-- Data entries --
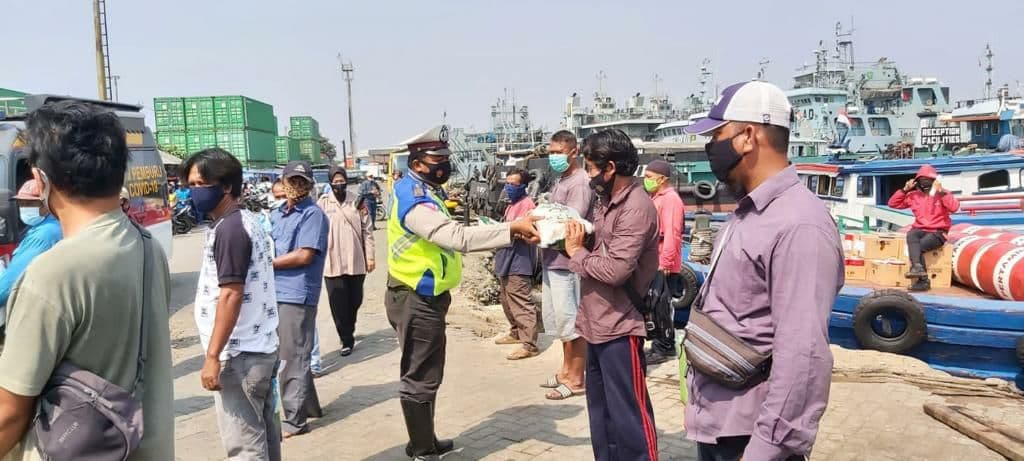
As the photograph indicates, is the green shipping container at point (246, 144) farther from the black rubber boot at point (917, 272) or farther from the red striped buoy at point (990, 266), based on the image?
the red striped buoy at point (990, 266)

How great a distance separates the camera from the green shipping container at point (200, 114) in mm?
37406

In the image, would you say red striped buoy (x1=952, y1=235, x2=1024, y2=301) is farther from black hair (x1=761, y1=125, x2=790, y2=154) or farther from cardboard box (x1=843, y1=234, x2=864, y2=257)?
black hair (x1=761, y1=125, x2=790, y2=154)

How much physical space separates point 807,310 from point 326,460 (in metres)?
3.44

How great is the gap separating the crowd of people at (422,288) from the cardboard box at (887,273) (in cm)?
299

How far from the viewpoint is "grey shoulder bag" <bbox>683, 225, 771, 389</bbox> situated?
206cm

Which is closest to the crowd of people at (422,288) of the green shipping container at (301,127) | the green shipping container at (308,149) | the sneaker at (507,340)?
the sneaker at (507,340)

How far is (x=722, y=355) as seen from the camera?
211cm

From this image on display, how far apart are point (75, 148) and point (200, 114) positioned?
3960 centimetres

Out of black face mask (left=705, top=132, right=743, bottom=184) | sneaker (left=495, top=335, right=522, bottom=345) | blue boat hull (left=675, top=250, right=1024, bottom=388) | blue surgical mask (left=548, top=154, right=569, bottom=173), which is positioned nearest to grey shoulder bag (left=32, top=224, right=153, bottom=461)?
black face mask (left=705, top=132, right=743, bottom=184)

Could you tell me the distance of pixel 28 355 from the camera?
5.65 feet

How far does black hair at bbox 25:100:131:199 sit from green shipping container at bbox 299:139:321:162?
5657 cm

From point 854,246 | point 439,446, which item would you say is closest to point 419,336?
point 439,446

* * *

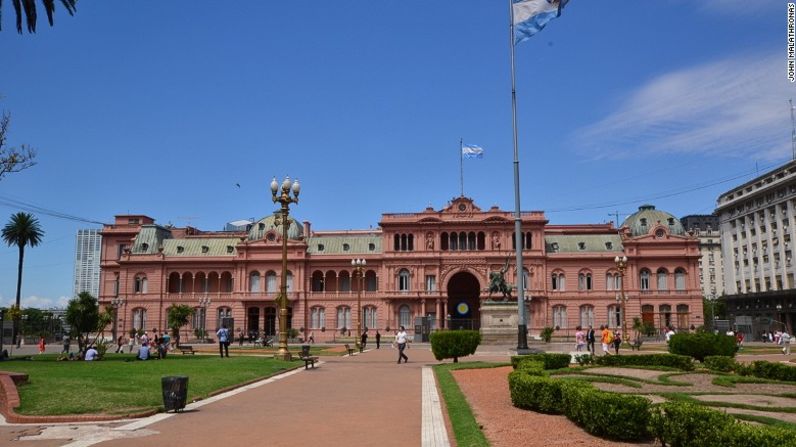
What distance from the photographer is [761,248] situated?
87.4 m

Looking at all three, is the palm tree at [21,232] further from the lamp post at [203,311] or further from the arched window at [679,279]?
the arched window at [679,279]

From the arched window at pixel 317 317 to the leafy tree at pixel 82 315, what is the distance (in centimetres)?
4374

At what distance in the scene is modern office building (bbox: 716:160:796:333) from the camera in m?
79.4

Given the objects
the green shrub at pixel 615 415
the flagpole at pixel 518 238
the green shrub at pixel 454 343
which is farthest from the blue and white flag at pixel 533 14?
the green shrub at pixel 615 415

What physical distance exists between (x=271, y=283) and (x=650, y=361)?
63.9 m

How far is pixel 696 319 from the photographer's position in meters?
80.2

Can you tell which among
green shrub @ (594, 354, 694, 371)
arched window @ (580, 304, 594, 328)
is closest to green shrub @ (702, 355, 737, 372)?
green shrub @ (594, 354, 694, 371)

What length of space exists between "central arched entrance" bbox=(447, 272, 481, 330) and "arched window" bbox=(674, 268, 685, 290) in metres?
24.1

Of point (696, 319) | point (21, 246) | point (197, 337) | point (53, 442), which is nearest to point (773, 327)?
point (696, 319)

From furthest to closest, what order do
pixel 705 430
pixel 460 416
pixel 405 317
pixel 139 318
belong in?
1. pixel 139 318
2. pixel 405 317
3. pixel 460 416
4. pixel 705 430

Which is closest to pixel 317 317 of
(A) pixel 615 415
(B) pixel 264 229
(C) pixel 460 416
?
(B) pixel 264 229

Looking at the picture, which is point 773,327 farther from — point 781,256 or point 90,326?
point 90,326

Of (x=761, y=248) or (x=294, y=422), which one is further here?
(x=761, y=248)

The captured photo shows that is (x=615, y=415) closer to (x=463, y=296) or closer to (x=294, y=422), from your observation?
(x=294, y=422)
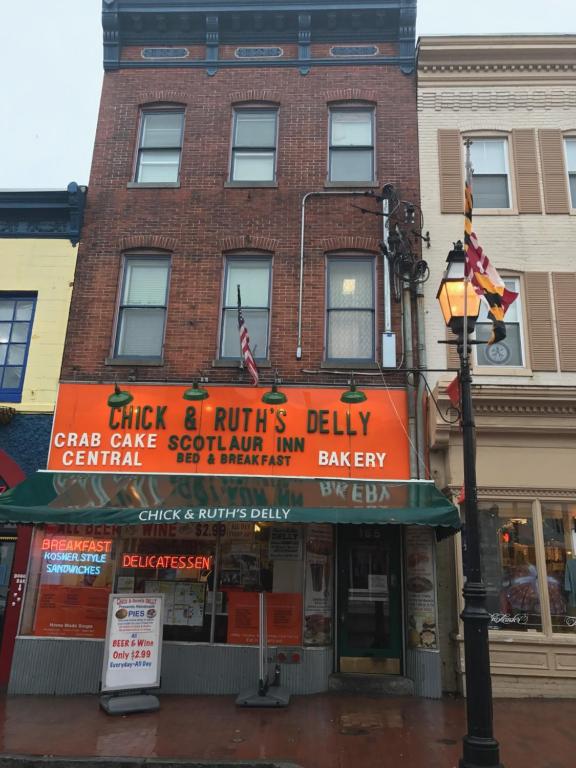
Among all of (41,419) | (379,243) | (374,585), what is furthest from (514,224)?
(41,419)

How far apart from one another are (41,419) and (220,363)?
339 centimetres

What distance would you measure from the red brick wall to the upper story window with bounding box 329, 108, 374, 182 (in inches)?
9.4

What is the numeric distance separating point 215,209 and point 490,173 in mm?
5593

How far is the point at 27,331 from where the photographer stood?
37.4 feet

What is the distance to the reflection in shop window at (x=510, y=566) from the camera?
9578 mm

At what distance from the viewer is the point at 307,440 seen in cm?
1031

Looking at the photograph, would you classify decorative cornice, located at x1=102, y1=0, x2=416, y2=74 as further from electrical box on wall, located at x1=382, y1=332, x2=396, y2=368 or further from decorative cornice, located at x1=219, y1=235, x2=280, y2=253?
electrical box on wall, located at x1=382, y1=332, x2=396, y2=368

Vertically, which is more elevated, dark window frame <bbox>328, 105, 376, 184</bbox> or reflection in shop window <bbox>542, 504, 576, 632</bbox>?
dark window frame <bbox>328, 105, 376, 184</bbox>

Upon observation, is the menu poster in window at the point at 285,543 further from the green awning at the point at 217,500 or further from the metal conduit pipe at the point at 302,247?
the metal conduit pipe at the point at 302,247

-- WRITTEN EXERCISE --
Update the data starting with the line that contains "As the photograph" and going on through the line that contains "3960 centimetres". Replace "cardboard box" with "wooden crate" and keep everything else unchanged.

-- ANSWER TO THE PROBLEM --
As the photograph indicates, is the green shipping container at point (246, 144) farther from the black rubber boot at point (917, 272) or farther from the red striped buoy at point (990, 266), based on the image?
the red striped buoy at point (990, 266)

How great a distance separates the camera from the green shipping container at point (200, 114) in mm?
37406

In the image, would you say red striped buoy (x1=952, y1=235, x2=1024, y2=301) is farther from black hair (x1=761, y1=125, x2=790, y2=154) or farther from wooden crate (x1=843, y1=234, x2=864, y2=257)?
black hair (x1=761, y1=125, x2=790, y2=154)

How much physical space separates point 807,310 from point 326,460 (in metres)?
3.44

How great is the gap separating the crowd of people at (422,288) from the wooden crate at (887,273) (in cm)?
299

How far from the viewpoint is "grey shoulder bag" <bbox>683, 225, 771, 389</bbox> situated?
206cm

Which is closest to the crowd of people at (422,288) of the green shipping container at (301,127) | the green shipping container at (308,149) | the sneaker at (507,340)?
the sneaker at (507,340)

How far is (x=722, y=355) as seen from the camera?
211cm

From this image on display, how far apart are point (75, 148) and point (200, 114) positioned?
3960 centimetres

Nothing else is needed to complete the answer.